(c) The Corporation (i) is the sole beneficial and record owner of the Shares holding good and valid title thereto and has full power, legal capacity and corporate authority to transfer and sell the Shares to Purchaser, (ii) possesses all right, title and interest in and to the Shares, free and clear of all Encumbrances, and (iii) there are no options, warrants, agreements, rights or other commitments of, or granted by, the Corporation, which entitles or, if exercised, could entitle, any Person to purchase or otherwise acquire any or all of the Shares being sold hereunder.
(d) All of the Shares were issued in material compliance with applicable laws. No Shares were issued in violation of any agreement or commitment to which the Corporation is a party or is subject to or in violation of any preemptive or similar right of any individual, corporation, partnership, joint venture, limited liability company, governmental authority, unincorporated organization, trust, association or other entity.
(e) The representations and warranties of Forest set forth in Section 3.08 (Financial Statements) of the Preferred Subscription Agreement are true and correct as of the date hereof and as of the Closing.

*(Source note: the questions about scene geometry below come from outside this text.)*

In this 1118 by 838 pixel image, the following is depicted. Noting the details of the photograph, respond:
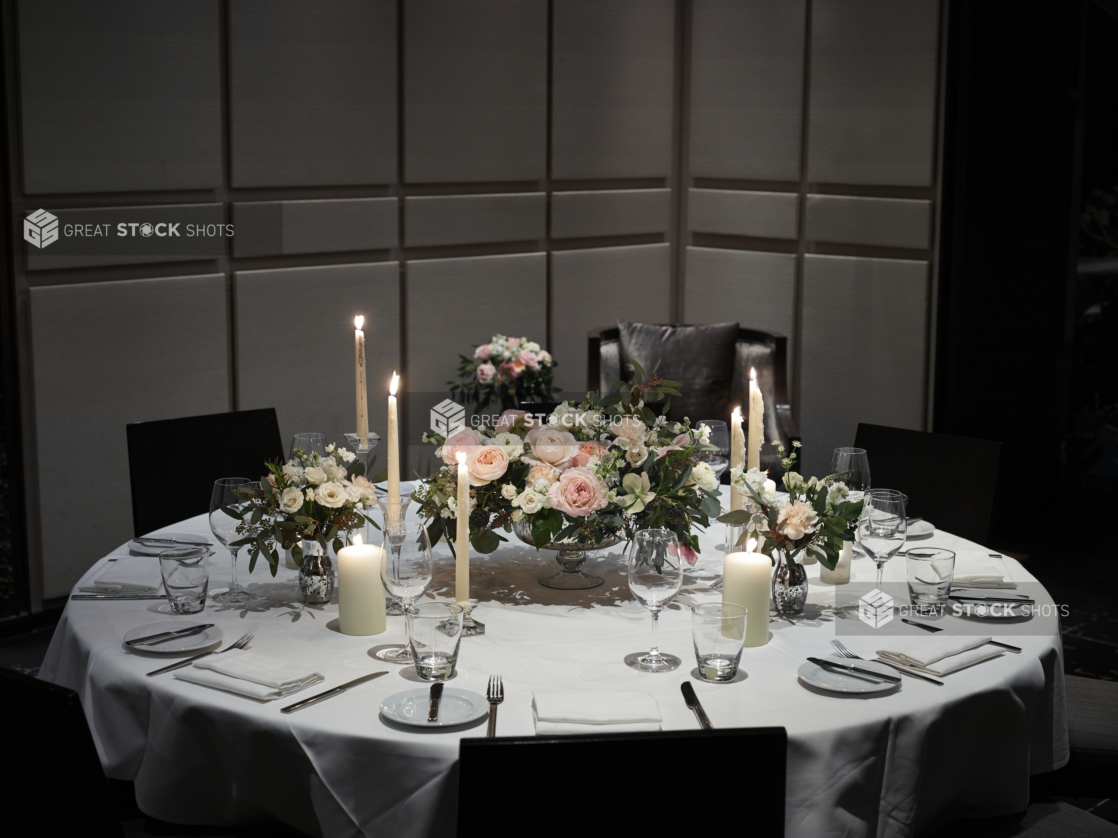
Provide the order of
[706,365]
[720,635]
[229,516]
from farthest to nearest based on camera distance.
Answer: [706,365]
[229,516]
[720,635]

(f) Upon the transfer, assignment and delivery of the Shares and payment therefor in accordance with the terms of this Agreement, Purchaser shall own the Shares, free and clear of all Encumbrances, which such shares shall constitute 20% of the issued and outstanding shares of Common Stock. Immediately following the Closing, the Corporation shall hold 80 shares of Common Stock, which such shares shall constitute the remaining 80% of the issued and outstanding shares of Common Stock.

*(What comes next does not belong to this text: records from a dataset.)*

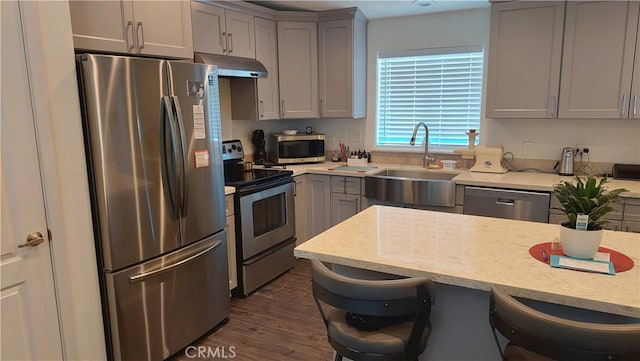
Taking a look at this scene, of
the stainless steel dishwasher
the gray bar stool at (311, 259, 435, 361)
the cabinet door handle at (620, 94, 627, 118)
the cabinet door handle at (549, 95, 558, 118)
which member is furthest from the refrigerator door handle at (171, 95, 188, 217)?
the cabinet door handle at (620, 94, 627, 118)

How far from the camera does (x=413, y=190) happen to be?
355 cm

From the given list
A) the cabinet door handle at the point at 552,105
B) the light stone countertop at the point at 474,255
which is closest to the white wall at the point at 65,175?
the light stone countertop at the point at 474,255

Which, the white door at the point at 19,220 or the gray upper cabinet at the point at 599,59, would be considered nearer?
the white door at the point at 19,220

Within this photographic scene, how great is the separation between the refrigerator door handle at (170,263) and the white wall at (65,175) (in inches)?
8.6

(g) Except for the representations and warranties expressly made by Purchaser and set forth in Section 2.01, the Corporation acknowledges that none of Purchaser or any other Person on behalf of Purchaser makes any other representation or warranty, express or implied, at law or in equity, to the Corporation with respect to Purchaser, the transactions contemplated by this Agreement, the Preferred Subscription Agreement or the Transaction Documents or any other matter whatsoever, and the Corporation (on behalf of itself and its Affiliates and its and their respective representatives) hereby expressly disclaims any other representations or warranties, whether implied or made by Purchaser or any other Person on behalf of Purchaser.
ARTICLE III
INDEMNIFICATION
Section 3.01 Purchaser understands the meaning and legal consequences of the representations, warranties and covenants contained herein. Purchaser hereby agrees to indemnify and hold harmless the Corporation and the Corporation’s directors, officers, stockholders, agents, Affiliates and legal counsel, from and against any and all loss, damage or liability (including reasonable attorneys’ fees) due to or arising out of a material breach of any representation, warranty or covenant of Purchaser contained in this Agreement; provided, that, subject to Section 3.03 and except in the case of Purchaser’s Fraud, the aggregate amount of indemnification available pursuant to this Section 3.01, if any, shall not exceed an amount equal to $10,000,000.

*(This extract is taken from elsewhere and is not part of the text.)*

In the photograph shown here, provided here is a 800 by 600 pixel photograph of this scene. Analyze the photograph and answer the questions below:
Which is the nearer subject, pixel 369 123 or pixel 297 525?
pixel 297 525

Section 3.02 The Corporation understands the meaning and legal consequences of the representations, warranties and covenants contained herein. The Corporation hereby agrees to indemnify and hold harmless Purchaser and Purchaser’s directors, officers, equity holders, agents, Affiliates and legal counsel, from and against any and all loss, damage or liability (including reasonable attorneys’ fees) due to or arising out of a material breach of any representation, warranty or covenant of the Corporation contained in this Agreement; provided, that, subject to Section 3.03 and except in the case of the Corporation’s Fraud, the aggregate amount of indemnification available pursuant to this Section 3.02, if any, shall not exceed an amount equal to $10,000,000.
Section 3.03 Notwithstanding anything to the contrary contained in this Agreement, none of Purchaser, the Corporation or any of their respective directors, officers, stockholders, agents, Affiliates or legal counsel shall be liable for special, punitive, exemplary, incidental, consequential or indirect damages or lost profits or diminution in value, whether based on contract, tort, strict liability, other applicable law or otherwise and whether or not arising from the other party’s sole, joint or concurrent negligence, strict liability or other fault for any matter.